» **Job**: Could you write out every entry again, replacing "red flower" with "pink flower" wherever it appears, changing nothing else and leaving the pictures out?

» **Records to use**:
(begin)

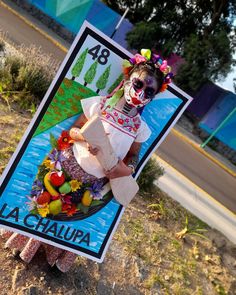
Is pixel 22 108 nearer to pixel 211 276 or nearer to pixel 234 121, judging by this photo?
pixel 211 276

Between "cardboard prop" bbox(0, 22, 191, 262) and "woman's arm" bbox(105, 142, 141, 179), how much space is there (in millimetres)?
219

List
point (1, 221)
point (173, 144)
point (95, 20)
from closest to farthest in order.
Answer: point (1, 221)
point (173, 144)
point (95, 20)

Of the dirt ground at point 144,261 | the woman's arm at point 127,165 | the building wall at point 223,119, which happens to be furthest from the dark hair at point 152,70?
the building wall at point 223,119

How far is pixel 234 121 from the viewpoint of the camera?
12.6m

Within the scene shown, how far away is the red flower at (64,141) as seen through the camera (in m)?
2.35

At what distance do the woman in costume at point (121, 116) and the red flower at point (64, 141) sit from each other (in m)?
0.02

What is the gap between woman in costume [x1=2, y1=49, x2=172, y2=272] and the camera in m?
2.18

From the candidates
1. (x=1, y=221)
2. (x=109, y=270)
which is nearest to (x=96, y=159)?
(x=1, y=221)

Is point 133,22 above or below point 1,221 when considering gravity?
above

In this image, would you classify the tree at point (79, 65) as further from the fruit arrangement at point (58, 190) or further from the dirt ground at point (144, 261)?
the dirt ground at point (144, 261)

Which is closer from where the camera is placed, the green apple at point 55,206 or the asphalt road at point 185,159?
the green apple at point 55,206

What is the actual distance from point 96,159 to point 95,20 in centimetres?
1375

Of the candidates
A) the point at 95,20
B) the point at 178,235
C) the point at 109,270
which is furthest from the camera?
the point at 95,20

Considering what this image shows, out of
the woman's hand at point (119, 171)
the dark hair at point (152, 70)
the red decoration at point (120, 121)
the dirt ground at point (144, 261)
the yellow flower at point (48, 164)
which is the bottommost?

(end)

» **Response for this exercise**:
Is pixel 22 108 nearer to pixel 211 276 or nearer to pixel 234 121, judging by this photo?
pixel 211 276

Between "cardboard prop" bbox(0, 22, 191, 262) and "woman's arm" bbox(105, 142, 141, 179), how much space is there (in millimetres)?
219

List
point (1, 221)
point (173, 144)
point (95, 20)
from closest to farthest in order.
Answer: point (1, 221)
point (173, 144)
point (95, 20)

Of the dirt ground at point 144,261 | the woman's arm at point 127,165 | the building wall at point 223,119, which happens to be furthest from the dark hair at point 152,70?
the building wall at point 223,119

How far is pixel 234 121 from the viewpoint of the camera?
12.6m

Within the scene shown, how far away is the pink flower at (64,141) as seen through the camera (in m)?
2.35

At what distance do the woman in costume at point (121, 116) and the pink flower at point (64, 141) sit from each other (in m)?
0.02

What is the gap between woman in costume [x1=2, y1=49, x2=172, y2=272] and the camera in m?
2.18

From the candidates
1. (x=1, y=221)
2. (x=109, y=270)
which is nearest to (x=96, y=159)?
(x=1, y=221)

Is point 133,22 above or below point 1,221 when considering gravity?
above

In this image, would you classify the tree at point (79, 65) as further from the fruit arrangement at point (58, 190) or further from the dirt ground at point (144, 261)?
the dirt ground at point (144, 261)

Which is closer from where the camera is placed, the green apple at point 55,206 or the asphalt road at point 185,159?
the green apple at point 55,206

What is the actual distance from point 96,159 to point 95,20 in centimetres?
1375

Of the candidates
A) the point at 95,20
B) the point at 178,235
C) the point at 109,270
which is furthest from the camera?
the point at 95,20

Considering what this image shows, out of
the woman's hand at point (119, 171)
the dark hair at point (152, 70)
the red decoration at point (120, 121)
the dirt ground at point (144, 261)
the yellow flower at point (48, 164)
which is the bottommost?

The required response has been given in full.